Just like a diet, sticking to a budget is sometimes a lot easier said than done. When it comes to temptations (both food and financial), the plan that works well on paper can turn into a disaster in practice.
When that “must have” purse or new outfit presents itself, your financial and personal goals seem to evaporate into thin air. However, that doesn’t mean you have to continuously fall prey to the same budget mistakes.
Just as you wouldn’t keep a jar of chocolate chip cookies in your house while dieting, you can take steps to remove financial temptations in your life and replace them with healthy habits.
Here are a few of those common and pricey budget mistakes to avoid, and what you should do instead:
The allure of “saving” money
One of the most insidious budget mistakes to avoid is being tricked by opportunities to “save” money. We’ve all encountered those deals that seem too good to be true, like 50% off a second pair of shoes, or sudden flight deals that shave off hundreds of dollars.
Don’t mistake saving money for falling prey to sneaky psychological marketing tricks. Stores like to create a sense of urgency and value with sales and deals – but the reality is that they’re lining their pockets while yours are getting lighter.
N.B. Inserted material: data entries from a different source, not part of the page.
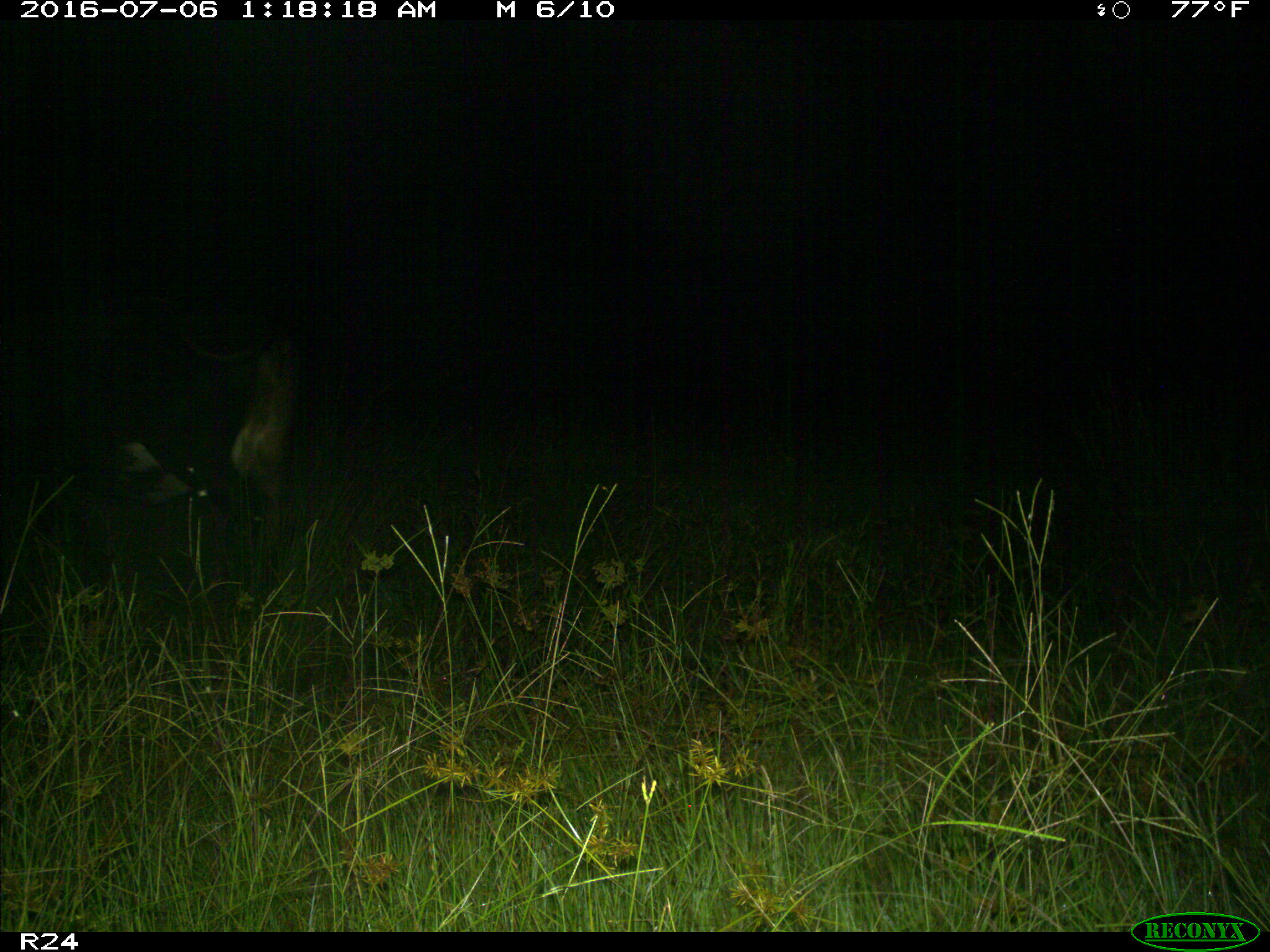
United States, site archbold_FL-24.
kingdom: Animalia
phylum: Chordata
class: Mammalia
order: Artiodactyla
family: Bovidae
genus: Bos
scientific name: Bos taurus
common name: domestic cow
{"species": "Bos taurus (domestic cow)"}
My solution, and your new one, is to pretend the sale/deal never existed, and just focus on the actual price. This removes the sense of urgency, and allows me to cool down and see if it fits in my budget. I’m amazed at how many times I’ll see shoes with a “one-time deal,” only to watch that price drop by half when next year’s line comes out.
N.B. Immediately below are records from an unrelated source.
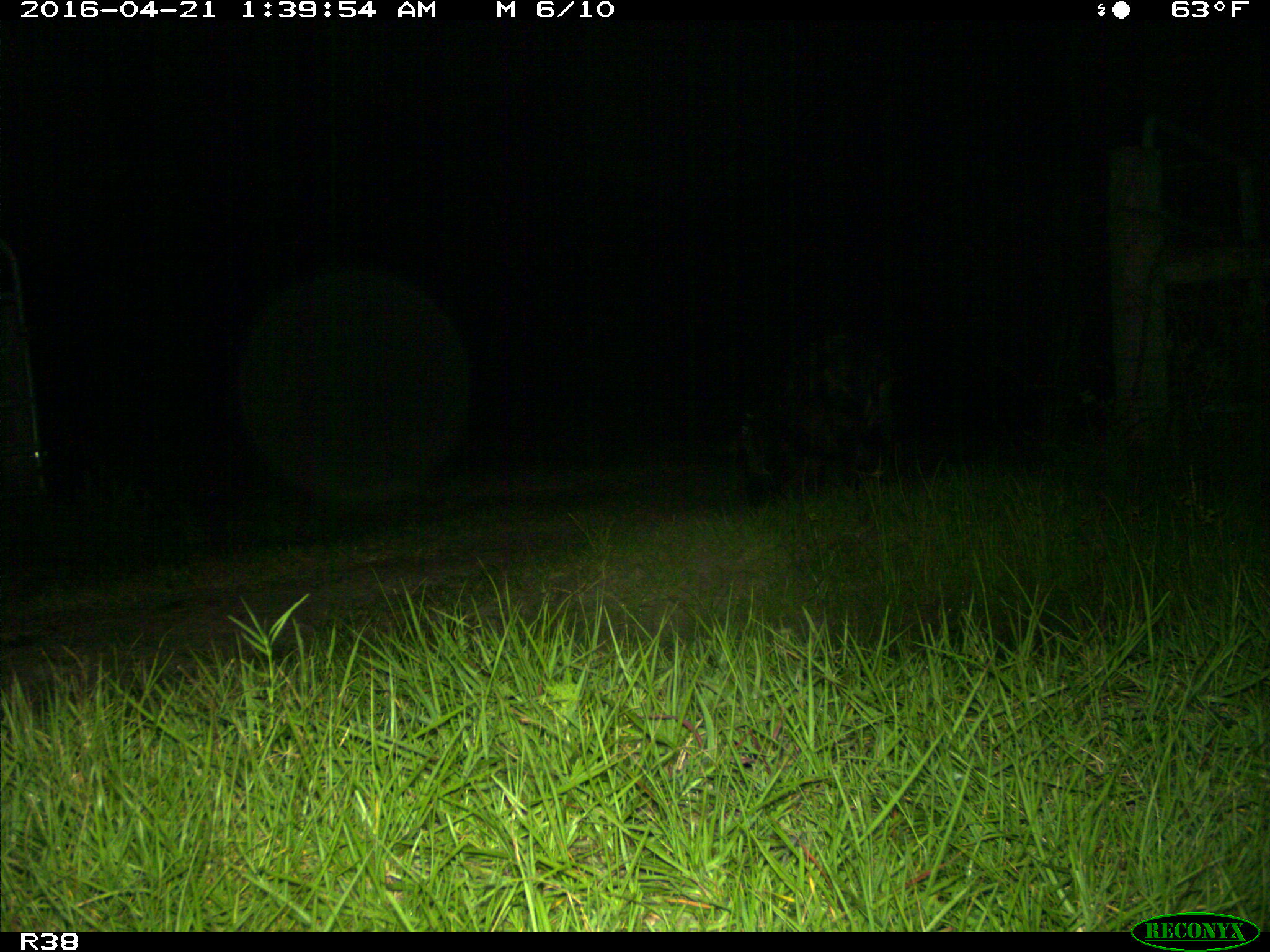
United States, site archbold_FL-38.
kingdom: Animalia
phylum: Chordata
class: Mammalia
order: Artiodactyla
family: Suidae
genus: Sus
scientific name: Sus scrofa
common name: wild boar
Even if you’re being diligent and working towards your financial goals, life loves to throw curve balls your way, like sudden auto expenses. Financial emergencies can set even the most well-intentioned budget off the rails.
Everybody likes to think that emergencies only happen to “someone else,” until they come pounding at their front door with a hefty invoice. Accidents and surprises do happen, and the only way to keep your budget on track is to plan for these shifts in fortune with an emergency fund.
You’ll want to stow away at least 6 months’ worth of living expenses to ensure you don’t forgo your financial health and go into debt during a surprise. Better than a new pillow, this fund will let you sleep worry-free knowing that financial road bumps are already covered. Although 6+ months is ideal, any extra dollars go a long way during a rainy day.
Sneaky self-care needs
One of the most detrimental budget mistakes to avoid is to let self-care turn into self-sabotage. Putting your own health and well-being first is one thing, but busting your budget for self-care is an entirely different matter.
The whole purpose of self-care is to increase your calmness and happiness in life. When you break the bank for a manicure or spa-day, however, it has the exact opposite long-term effect. Sure, new nails might feel good for a few minutes, but they aren’t worth having credit card debt loom over your head.
Self-care isn’t a one-size-fits-all regimen. What works for many people won’t work for you, and that’s perfectly fine. It’s still possible to do little things for yourself to boost your self-esteem and confidence when you’re on a budget. For instance, going for a run has proven benefits for your happiness and well-being, and it’s a lot cheaper than a nail salon.